### TASK REQUIREMENTS:
Please print every line from the one containing "Which choice from" through the last line of the records below, exactly as written and nothing more.

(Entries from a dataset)
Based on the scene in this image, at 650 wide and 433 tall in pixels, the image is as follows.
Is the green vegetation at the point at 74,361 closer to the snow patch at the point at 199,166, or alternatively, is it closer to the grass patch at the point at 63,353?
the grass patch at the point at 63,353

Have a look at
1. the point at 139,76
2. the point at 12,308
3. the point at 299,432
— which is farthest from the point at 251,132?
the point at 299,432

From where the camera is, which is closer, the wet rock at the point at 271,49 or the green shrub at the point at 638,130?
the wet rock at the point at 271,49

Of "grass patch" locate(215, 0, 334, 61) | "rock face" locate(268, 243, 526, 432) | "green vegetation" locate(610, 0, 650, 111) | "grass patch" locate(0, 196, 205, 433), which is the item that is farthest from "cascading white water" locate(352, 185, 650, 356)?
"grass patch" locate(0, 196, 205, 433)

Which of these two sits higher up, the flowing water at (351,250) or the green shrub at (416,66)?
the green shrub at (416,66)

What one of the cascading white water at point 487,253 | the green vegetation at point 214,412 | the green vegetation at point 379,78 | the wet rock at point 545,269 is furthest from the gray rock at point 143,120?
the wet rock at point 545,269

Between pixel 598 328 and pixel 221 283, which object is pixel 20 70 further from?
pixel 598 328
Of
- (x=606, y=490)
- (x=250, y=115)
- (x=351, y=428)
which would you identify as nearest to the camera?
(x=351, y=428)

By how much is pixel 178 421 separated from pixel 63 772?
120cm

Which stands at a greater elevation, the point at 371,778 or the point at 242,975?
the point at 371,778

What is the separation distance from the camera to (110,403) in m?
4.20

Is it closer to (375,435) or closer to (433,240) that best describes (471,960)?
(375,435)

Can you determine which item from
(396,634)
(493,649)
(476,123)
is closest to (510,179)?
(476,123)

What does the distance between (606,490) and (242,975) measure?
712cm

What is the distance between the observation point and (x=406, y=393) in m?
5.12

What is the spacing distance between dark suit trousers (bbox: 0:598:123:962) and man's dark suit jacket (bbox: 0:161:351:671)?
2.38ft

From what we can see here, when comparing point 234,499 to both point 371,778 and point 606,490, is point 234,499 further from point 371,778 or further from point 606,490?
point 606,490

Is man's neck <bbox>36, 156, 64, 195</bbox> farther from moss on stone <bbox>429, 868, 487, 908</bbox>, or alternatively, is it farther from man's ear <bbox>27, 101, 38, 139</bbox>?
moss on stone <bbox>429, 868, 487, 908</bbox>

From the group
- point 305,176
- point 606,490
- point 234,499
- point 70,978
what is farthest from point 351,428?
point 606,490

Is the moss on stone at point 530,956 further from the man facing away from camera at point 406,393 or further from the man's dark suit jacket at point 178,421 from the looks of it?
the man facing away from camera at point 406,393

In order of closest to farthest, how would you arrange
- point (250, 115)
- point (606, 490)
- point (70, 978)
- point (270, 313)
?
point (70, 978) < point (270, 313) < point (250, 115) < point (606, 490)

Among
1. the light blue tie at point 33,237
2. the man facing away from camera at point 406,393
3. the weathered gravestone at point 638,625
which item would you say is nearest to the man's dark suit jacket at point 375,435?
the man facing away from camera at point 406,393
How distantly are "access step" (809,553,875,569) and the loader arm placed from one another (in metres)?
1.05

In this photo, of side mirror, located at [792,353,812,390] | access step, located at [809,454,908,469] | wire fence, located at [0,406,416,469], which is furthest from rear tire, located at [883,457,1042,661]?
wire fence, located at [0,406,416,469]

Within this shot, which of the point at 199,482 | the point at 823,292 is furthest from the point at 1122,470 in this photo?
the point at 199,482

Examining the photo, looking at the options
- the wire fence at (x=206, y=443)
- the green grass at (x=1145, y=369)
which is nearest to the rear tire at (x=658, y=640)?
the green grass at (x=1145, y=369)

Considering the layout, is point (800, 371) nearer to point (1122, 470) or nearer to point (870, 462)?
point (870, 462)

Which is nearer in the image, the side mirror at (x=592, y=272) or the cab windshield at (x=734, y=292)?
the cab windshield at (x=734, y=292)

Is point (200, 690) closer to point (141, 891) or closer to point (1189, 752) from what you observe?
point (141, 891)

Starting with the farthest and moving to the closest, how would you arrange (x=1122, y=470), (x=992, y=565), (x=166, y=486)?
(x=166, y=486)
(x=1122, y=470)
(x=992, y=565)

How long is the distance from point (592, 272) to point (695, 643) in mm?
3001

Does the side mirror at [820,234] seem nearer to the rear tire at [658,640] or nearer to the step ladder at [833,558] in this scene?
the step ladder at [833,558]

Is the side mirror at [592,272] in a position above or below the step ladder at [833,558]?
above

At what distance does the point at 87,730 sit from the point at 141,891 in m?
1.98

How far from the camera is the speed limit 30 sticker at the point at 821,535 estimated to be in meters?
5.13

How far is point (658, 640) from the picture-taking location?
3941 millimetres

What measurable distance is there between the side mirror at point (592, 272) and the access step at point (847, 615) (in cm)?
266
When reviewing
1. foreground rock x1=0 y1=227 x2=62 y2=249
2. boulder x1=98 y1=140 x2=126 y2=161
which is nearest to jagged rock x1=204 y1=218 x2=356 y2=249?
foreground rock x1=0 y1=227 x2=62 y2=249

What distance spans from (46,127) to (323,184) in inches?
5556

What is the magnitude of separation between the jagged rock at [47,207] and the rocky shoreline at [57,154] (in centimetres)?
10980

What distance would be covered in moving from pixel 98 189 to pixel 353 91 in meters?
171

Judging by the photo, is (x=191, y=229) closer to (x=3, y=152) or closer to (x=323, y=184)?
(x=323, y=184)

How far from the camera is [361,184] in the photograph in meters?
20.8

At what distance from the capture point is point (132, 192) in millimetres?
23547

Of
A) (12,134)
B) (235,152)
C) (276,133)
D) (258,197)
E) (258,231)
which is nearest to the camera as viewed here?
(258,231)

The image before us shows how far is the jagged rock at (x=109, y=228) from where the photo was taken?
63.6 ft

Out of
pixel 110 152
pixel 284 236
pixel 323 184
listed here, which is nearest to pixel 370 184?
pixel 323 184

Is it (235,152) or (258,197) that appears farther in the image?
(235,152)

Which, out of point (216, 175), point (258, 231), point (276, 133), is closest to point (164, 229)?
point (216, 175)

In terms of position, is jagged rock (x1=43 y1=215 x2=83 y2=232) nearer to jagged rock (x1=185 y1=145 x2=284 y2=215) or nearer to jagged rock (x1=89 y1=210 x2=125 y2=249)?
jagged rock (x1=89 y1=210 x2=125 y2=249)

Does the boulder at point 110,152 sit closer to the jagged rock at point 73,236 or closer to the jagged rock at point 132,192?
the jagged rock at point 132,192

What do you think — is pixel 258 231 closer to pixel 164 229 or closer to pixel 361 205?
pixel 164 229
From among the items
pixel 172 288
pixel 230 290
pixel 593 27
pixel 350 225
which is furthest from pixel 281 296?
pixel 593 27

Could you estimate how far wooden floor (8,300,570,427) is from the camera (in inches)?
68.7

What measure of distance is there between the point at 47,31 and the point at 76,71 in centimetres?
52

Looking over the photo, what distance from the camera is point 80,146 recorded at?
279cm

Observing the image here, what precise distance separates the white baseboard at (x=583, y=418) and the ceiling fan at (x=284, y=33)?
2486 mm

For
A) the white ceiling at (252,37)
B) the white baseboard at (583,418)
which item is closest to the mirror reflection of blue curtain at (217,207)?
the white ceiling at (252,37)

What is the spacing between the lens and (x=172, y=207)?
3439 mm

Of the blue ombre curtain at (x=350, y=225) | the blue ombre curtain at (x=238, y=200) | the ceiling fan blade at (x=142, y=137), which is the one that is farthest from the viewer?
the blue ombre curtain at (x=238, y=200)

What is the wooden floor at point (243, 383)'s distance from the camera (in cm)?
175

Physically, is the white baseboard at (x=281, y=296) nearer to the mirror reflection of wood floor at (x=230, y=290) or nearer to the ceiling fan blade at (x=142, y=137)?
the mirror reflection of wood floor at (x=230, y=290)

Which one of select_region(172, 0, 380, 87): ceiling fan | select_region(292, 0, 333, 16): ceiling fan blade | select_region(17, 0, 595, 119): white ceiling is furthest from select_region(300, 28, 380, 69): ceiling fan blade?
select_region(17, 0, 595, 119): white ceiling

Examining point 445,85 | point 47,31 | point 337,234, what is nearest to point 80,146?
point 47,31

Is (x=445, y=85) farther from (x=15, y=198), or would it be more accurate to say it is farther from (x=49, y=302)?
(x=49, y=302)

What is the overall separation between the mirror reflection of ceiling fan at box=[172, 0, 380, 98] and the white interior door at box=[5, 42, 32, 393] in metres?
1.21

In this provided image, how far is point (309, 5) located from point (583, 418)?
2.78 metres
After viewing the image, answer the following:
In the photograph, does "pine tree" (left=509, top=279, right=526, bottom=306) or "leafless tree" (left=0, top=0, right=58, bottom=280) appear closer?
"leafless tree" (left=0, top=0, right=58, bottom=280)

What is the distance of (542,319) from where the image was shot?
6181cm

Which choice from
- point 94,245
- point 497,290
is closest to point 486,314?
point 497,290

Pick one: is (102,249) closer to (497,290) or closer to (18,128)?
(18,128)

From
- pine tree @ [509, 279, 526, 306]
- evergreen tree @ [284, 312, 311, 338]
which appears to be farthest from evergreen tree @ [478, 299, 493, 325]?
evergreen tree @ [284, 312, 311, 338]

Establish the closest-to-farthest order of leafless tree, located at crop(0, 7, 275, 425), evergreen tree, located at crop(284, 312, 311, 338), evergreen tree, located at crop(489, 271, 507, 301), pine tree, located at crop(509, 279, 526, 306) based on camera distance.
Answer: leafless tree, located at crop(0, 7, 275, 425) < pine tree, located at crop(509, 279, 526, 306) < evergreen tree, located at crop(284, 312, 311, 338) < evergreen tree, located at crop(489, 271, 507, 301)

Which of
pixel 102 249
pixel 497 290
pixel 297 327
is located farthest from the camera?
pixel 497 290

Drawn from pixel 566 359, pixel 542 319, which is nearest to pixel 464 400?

### ANSWER FOR THE TASK:
Which choice from
- point 94,245
- point 497,290
is closest to point 486,314?
point 497,290

Pick one: is (102,249) closer to (497,290) or closer to (18,128)?
(18,128)

From
- pine tree @ [509, 279, 526, 306]
- evergreen tree @ [284, 312, 311, 338]
which appears to be farthest from evergreen tree @ [478, 299, 493, 325]?
evergreen tree @ [284, 312, 311, 338]

Establish the closest-to-farthest order of leafless tree, located at crop(0, 7, 275, 425), evergreen tree, located at crop(284, 312, 311, 338), evergreen tree, located at crop(489, 271, 507, 301), pine tree, located at crop(509, 279, 526, 306) based on camera distance.
Answer: leafless tree, located at crop(0, 7, 275, 425) < pine tree, located at crop(509, 279, 526, 306) < evergreen tree, located at crop(284, 312, 311, 338) < evergreen tree, located at crop(489, 271, 507, 301)

Which of
pixel 102 249
pixel 497 290
pixel 297 327
is located farthest from the camera?
pixel 497 290

Drawn from pixel 566 359, pixel 542 319, which is nearest to pixel 464 400?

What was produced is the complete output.